Raguet showed his insight and adherence to principle most saliently during the 1830’s controversy over the national bank, when he exposed the shallow reasoning and vested interests that characterized both the Whig proponents and the Democratic opponents of the national bank.  The Second Bank of the United States (1816-36) was, like the later Federal Reserve, unconstitutional and a grant of too much power to a government-affiliated but private corporation.  The Bank enjoyed the lucrative monopoly of serving by law as the government’s banker.  Most of the time, however, the Bank was under able and responsible direction.  Its notes were at par, providing a reliable currency, and by grading the paper of other banks it provided a valuable check on fractional-reserve abuses.

President Jackson blamed the Bank for his personal losses when it had tried to curb inflation in the Panic of 1819.  He also thought, with justification, that the Bank was wielding political influence against him.  He declared that the Bank was trying to kill him, but that he would kill it first.  All of Jackson’s major presidential actions were motivated by personal animosity, despite the highly inventive efforts of historians like Arthur Schlesinger and Robert Remini to portray them as ideological precursors of the New Deal.

In 1832 Jackson vetoed a renewal of the Bank’s charter that had been passed by his opponents and denounced the Bank as a bastion of aristocratic privilege.  The next year he went further.  By executive decree he removed all of the government’s money from the Bank, where it rested by law.  This action was clearly illegal, and three secretaries of the treasury refused to carry it out, until one was found who would.  The first secretary to refuse was William J. Duane, a member of Raguet’s Philadelphia free-market circle.  Duane observed that the President did not know what he was doing and was being manipulated by Vice President Martin Van Buren in the interest of New York bankers who resented the national bank’s power to curtail their credit expansion.

Jackson then placed the federal funds in a collection of state banks selected by his administration.  This was entirely outside the law and was considered a dangerous accretion of executive patronage.  Jackson was censured by the Senate.  Worse, the favored “pet” banks grasped the opportunity of government backing to churn out paper, resulting in an inflation that brought the bust—the Panic of 1837.  Jackson made the mess that he had created worse by the Specie Circular, which terminated acceptance of banknotes by the government.

Andrew Jackson may have believed that he was striking a blow for sound money based on gold and silver, and he is sometimes still praised for that.  His “bank war,” however, was anything but.  Raguet wrote that “Jackson affects to dread a monied aristocracy; he complained of the corruption of one bank, and yet takes forty or fifty irresponsible paper-circulating banks under the national wing.”  Raguet and his followers were far better “Jacksonian Democrats” than those politicians and thinkers who have been praised by historians as heroes of the people.  But his wisdom had limited impact on the propaganda war between Whig national bankers and Democratic state bankers—a conflict that continued up to the Civil War.

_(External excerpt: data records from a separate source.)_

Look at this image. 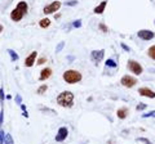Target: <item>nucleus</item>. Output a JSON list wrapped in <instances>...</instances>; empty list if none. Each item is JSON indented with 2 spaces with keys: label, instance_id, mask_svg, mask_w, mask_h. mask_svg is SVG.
I'll list each match as a JSON object with an SVG mask.
<instances>
[{
  "label": "nucleus",
  "instance_id": "obj_1",
  "mask_svg": "<svg viewBox=\"0 0 155 144\" xmlns=\"http://www.w3.org/2000/svg\"><path fill=\"white\" fill-rule=\"evenodd\" d=\"M27 9H29V5H27L26 1H19L17 4V7L12 10L10 13V19L14 22H18L23 18V16L27 13Z\"/></svg>",
  "mask_w": 155,
  "mask_h": 144
},
{
  "label": "nucleus",
  "instance_id": "obj_2",
  "mask_svg": "<svg viewBox=\"0 0 155 144\" xmlns=\"http://www.w3.org/2000/svg\"><path fill=\"white\" fill-rule=\"evenodd\" d=\"M74 101V94L71 91H62L57 96V103L61 107H71Z\"/></svg>",
  "mask_w": 155,
  "mask_h": 144
},
{
  "label": "nucleus",
  "instance_id": "obj_3",
  "mask_svg": "<svg viewBox=\"0 0 155 144\" xmlns=\"http://www.w3.org/2000/svg\"><path fill=\"white\" fill-rule=\"evenodd\" d=\"M63 80L67 84H76V82H79L82 80V73L75 70H69L63 72Z\"/></svg>",
  "mask_w": 155,
  "mask_h": 144
},
{
  "label": "nucleus",
  "instance_id": "obj_4",
  "mask_svg": "<svg viewBox=\"0 0 155 144\" xmlns=\"http://www.w3.org/2000/svg\"><path fill=\"white\" fill-rule=\"evenodd\" d=\"M128 68H129V71L131 72H133L134 75H141L142 73V67H141V65L138 62H136V60H129L128 62Z\"/></svg>",
  "mask_w": 155,
  "mask_h": 144
},
{
  "label": "nucleus",
  "instance_id": "obj_5",
  "mask_svg": "<svg viewBox=\"0 0 155 144\" xmlns=\"http://www.w3.org/2000/svg\"><path fill=\"white\" fill-rule=\"evenodd\" d=\"M120 82H121V85L123 86H126V88H133L136 84H137V80L134 79V77H132V76H123L121 77V80H120Z\"/></svg>",
  "mask_w": 155,
  "mask_h": 144
},
{
  "label": "nucleus",
  "instance_id": "obj_6",
  "mask_svg": "<svg viewBox=\"0 0 155 144\" xmlns=\"http://www.w3.org/2000/svg\"><path fill=\"white\" fill-rule=\"evenodd\" d=\"M60 8H61V1H53V3H51L49 5H47V7L44 8L43 12L45 13V14H52V13L57 12Z\"/></svg>",
  "mask_w": 155,
  "mask_h": 144
},
{
  "label": "nucleus",
  "instance_id": "obj_7",
  "mask_svg": "<svg viewBox=\"0 0 155 144\" xmlns=\"http://www.w3.org/2000/svg\"><path fill=\"white\" fill-rule=\"evenodd\" d=\"M138 37L140 39H142V40H151V39L154 37V32L153 31H150V30H140V31H138Z\"/></svg>",
  "mask_w": 155,
  "mask_h": 144
},
{
  "label": "nucleus",
  "instance_id": "obj_8",
  "mask_svg": "<svg viewBox=\"0 0 155 144\" xmlns=\"http://www.w3.org/2000/svg\"><path fill=\"white\" fill-rule=\"evenodd\" d=\"M104 55H105V50H93L92 54H91V58H92V60L97 65V63H99L104 59Z\"/></svg>",
  "mask_w": 155,
  "mask_h": 144
},
{
  "label": "nucleus",
  "instance_id": "obj_9",
  "mask_svg": "<svg viewBox=\"0 0 155 144\" xmlns=\"http://www.w3.org/2000/svg\"><path fill=\"white\" fill-rule=\"evenodd\" d=\"M67 134H69V130L67 127H60V130H58L57 132V137H56V140L57 142H63V140L67 138Z\"/></svg>",
  "mask_w": 155,
  "mask_h": 144
},
{
  "label": "nucleus",
  "instance_id": "obj_10",
  "mask_svg": "<svg viewBox=\"0 0 155 144\" xmlns=\"http://www.w3.org/2000/svg\"><path fill=\"white\" fill-rule=\"evenodd\" d=\"M138 93H140V95L146 96V98H151V99L155 98V93L151 89H149V88H140Z\"/></svg>",
  "mask_w": 155,
  "mask_h": 144
},
{
  "label": "nucleus",
  "instance_id": "obj_11",
  "mask_svg": "<svg viewBox=\"0 0 155 144\" xmlns=\"http://www.w3.org/2000/svg\"><path fill=\"white\" fill-rule=\"evenodd\" d=\"M35 60H36V52H32V53L26 58V60H25V66H26V67H32Z\"/></svg>",
  "mask_w": 155,
  "mask_h": 144
},
{
  "label": "nucleus",
  "instance_id": "obj_12",
  "mask_svg": "<svg viewBox=\"0 0 155 144\" xmlns=\"http://www.w3.org/2000/svg\"><path fill=\"white\" fill-rule=\"evenodd\" d=\"M51 75H52V70H51V68H44V70H41L40 77H39V79H40L41 81H44V80L49 79V77H51Z\"/></svg>",
  "mask_w": 155,
  "mask_h": 144
},
{
  "label": "nucleus",
  "instance_id": "obj_13",
  "mask_svg": "<svg viewBox=\"0 0 155 144\" xmlns=\"http://www.w3.org/2000/svg\"><path fill=\"white\" fill-rule=\"evenodd\" d=\"M106 5H107V1L106 0H104V1L101 3V4H98L97 7L93 9V12L96 13V14H101V13H104V10H105V8H106Z\"/></svg>",
  "mask_w": 155,
  "mask_h": 144
},
{
  "label": "nucleus",
  "instance_id": "obj_14",
  "mask_svg": "<svg viewBox=\"0 0 155 144\" xmlns=\"http://www.w3.org/2000/svg\"><path fill=\"white\" fill-rule=\"evenodd\" d=\"M116 115H118V117L120 118V120H124V118L127 117V115H128V108H126V107L119 108L118 112H116Z\"/></svg>",
  "mask_w": 155,
  "mask_h": 144
},
{
  "label": "nucleus",
  "instance_id": "obj_15",
  "mask_svg": "<svg viewBox=\"0 0 155 144\" xmlns=\"http://www.w3.org/2000/svg\"><path fill=\"white\" fill-rule=\"evenodd\" d=\"M39 24H40L41 29H47V27H49V24H51V21H49L48 18H43V19H40Z\"/></svg>",
  "mask_w": 155,
  "mask_h": 144
},
{
  "label": "nucleus",
  "instance_id": "obj_16",
  "mask_svg": "<svg viewBox=\"0 0 155 144\" xmlns=\"http://www.w3.org/2000/svg\"><path fill=\"white\" fill-rule=\"evenodd\" d=\"M4 144H14L13 142V138L10 134H5L4 135Z\"/></svg>",
  "mask_w": 155,
  "mask_h": 144
},
{
  "label": "nucleus",
  "instance_id": "obj_17",
  "mask_svg": "<svg viewBox=\"0 0 155 144\" xmlns=\"http://www.w3.org/2000/svg\"><path fill=\"white\" fill-rule=\"evenodd\" d=\"M147 54H149V57H151V58H153V59H155V45L150 46V49H149Z\"/></svg>",
  "mask_w": 155,
  "mask_h": 144
},
{
  "label": "nucleus",
  "instance_id": "obj_18",
  "mask_svg": "<svg viewBox=\"0 0 155 144\" xmlns=\"http://www.w3.org/2000/svg\"><path fill=\"white\" fill-rule=\"evenodd\" d=\"M8 53H9V55H10V58H12V60L14 62V60H17L18 59V55L14 53V52L12 50V49H8Z\"/></svg>",
  "mask_w": 155,
  "mask_h": 144
},
{
  "label": "nucleus",
  "instance_id": "obj_19",
  "mask_svg": "<svg viewBox=\"0 0 155 144\" xmlns=\"http://www.w3.org/2000/svg\"><path fill=\"white\" fill-rule=\"evenodd\" d=\"M106 66L107 67H116V63L112 59H107L106 60Z\"/></svg>",
  "mask_w": 155,
  "mask_h": 144
},
{
  "label": "nucleus",
  "instance_id": "obj_20",
  "mask_svg": "<svg viewBox=\"0 0 155 144\" xmlns=\"http://www.w3.org/2000/svg\"><path fill=\"white\" fill-rule=\"evenodd\" d=\"M47 89H48V86H47V85H41V86L38 89V94H43L44 91H47Z\"/></svg>",
  "mask_w": 155,
  "mask_h": 144
},
{
  "label": "nucleus",
  "instance_id": "obj_21",
  "mask_svg": "<svg viewBox=\"0 0 155 144\" xmlns=\"http://www.w3.org/2000/svg\"><path fill=\"white\" fill-rule=\"evenodd\" d=\"M146 108V104H143V103H140V104H137V107H136V109L137 111H143Z\"/></svg>",
  "mask_w": 155,
  "mask_h": 144
},
{
  "label": "nucleus",
  "instance_id": "obj_22",
  "mask_svg": "<svg viewBox=\"0 0 155 144\" xmlns=\"http://www.w3.org/2000/svg\"><path fill=\"white\" fill-rule=\"evenodd\" d=\"M142 117H155V111H151L150 113H145V115H142Z\"/></svg>",
  "mask_w": 155,
  "mask_h": 144
},
{
  "label": "nucleus",
  "instance_id": "obj_23",
  "mask_svg": "<svg viewBox=\"0 0 155 144\" xmlns=\"http://www.w3.org/2000/svg\"><path fill=\"white\" fill-rule=\"evenodd\" d=\"M137 142H142V143H146V144H151V143H150V140L145 139V138H138Z\"/></svg>",
  "mask_w": 155,
  "mask_h": 144
},
{
  "label": "nucleus",
  "instance_id": "obj_24",
  "mask_svg": "<svg viewBox=\"0 0 155 144\" xmlns=\"http://www.w3.org/2000/svg\"><path fill=\"white\" fill-rule=\"evenodd\" d=\"M4 143V131L3 130H0V144Z\"/></svg>",
  "mask_w": 155,
  "mask_h": 144
},
{
  "label": "nucleus",
  "instance_id": "obj_25",
  "mask_svg": "<svg viewBox=\"0 0 155 144\" xmlns=\"http://www.w3.org/2000/svg\"><path fill=\"white\" fill-rule=\"evenodd\" d=\"M99 29H101V30H102V31H104V32H107V31H109V30H107V27L105 26L104 23H101V24H99Z\"/></svg>",
  "mask_w": 155,
  "mask_h": 144
},
{
  "label": "nucleus",
  "instance_id": "obj_26",
  "mask_svg": "<svg viewBox=\"0 0 155 144\" xmlns=\"http://www.w3.org/2000/svg\"><path fill=\"white\" fill-rule=\"evenodd\" d=\"M63 45H65V43H63V41H61V43H60V45L57 46V49H56V50H57V52H61V49L63 48Z\"/></svg>",
  "mask_w": 155,
  "mask_h": 144
},
{
  "label": "nucleus",
  "instance_id": "obj_27",
  "mask_svg": "<svg viewBox=\"0 0 155 144\" xmlns=\"http://www.w3.org/2000/svg\"><path fill=\"white\" fill-rule=\"evenodd\" d=\"M80 26H82V22H80V21L74 22V27H80Z\"/></svg>",
  "mask_w": 155,
  "mask_h": 144
},
{
  "label": "nucleus",
  "instance_id": "obj_28",
  "mask_svg": "<svg viewBox=\"0 0 155 144\" xmlns=\"http://www.w3.org/2000/svg\"><path fill=\"white\" fill-rule=\"evenodd\" d=\"M43 63H45V58H40L38 60V65H43Z\"/></svg>",
  "mask_w": 155,
  "mask_h": 144
},
{
  "label": "nucleus",
  "instance_id": "obj_29",
  "mask_svg": "<svg viewBox=\"0 0 155 144\" xmlns=\"http://www.w3.org/2000/svg\"><path fill=\"white\" fill-rule=\"evenodd\" d=\"M0 99H4V91H3V89H0Z\"/></svg>",
  "mask_w": 155,
  "mask_h": 144
},
{
  "label": "nucleus",
  "instance_id": "obj_30",
  "mask_svg": "<svg viewBox=\"0 0 155 144\" xmlns=\"http://www.w3.org/2000/svg\"><path fill=\"white\" fill-rule=\"evenodd\" d=\"M78 1H69V3H66V5H75Z\"/></svg>",
  "mask_w": 155,
  "mask_h": 144
},
{
  "label": "nucleus",
  "instance_id": "obj_31",
  "mask_svg": "<svg viewBox=\"0 0 155 144\" xmlns=\"http://www.w3.org/2000/svg\"><path fill=\"white\" fill-rule=\"evenodd\" d=\"M121 48H123V49H126V50H128V52H129V48L126 45V44H121Z\"/></svg>",
  "mask_w": 155,
  "mask_h": 144
},
{
  "label": "nucleus",
  "instance_id": "obj_32",
  "mask_svg": "<svg viewBox=\"0 0 155 144\" xmlns=\"http://www.w3.org/2000/svg\"><path fill=\"white\" fill-rule=\"evenodd\" d=\"M17 102H18V103H21V96H19V95L17 96Z\"/></svg>",
  "mask_w": 155,
  "mask_h": 144
}]
</instances>
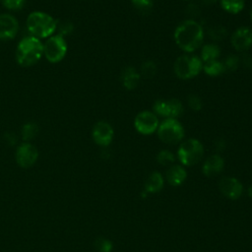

The Lincolnians made into permanent policy everything that Raguet had deplored—a high tariff, a privileged group of national banks that anticipated the Federal Reserve, corporate subsidies, public debt, vast federal spending and patronage, inflated currency, and the steady importation of cheap labor.  State capitalism (private ownership and profit with government support) became the American regime.  Raguet had made a good case in favor of America’s free institutions, but that case has been, not surprisingly, trumped by that near-universal love of money.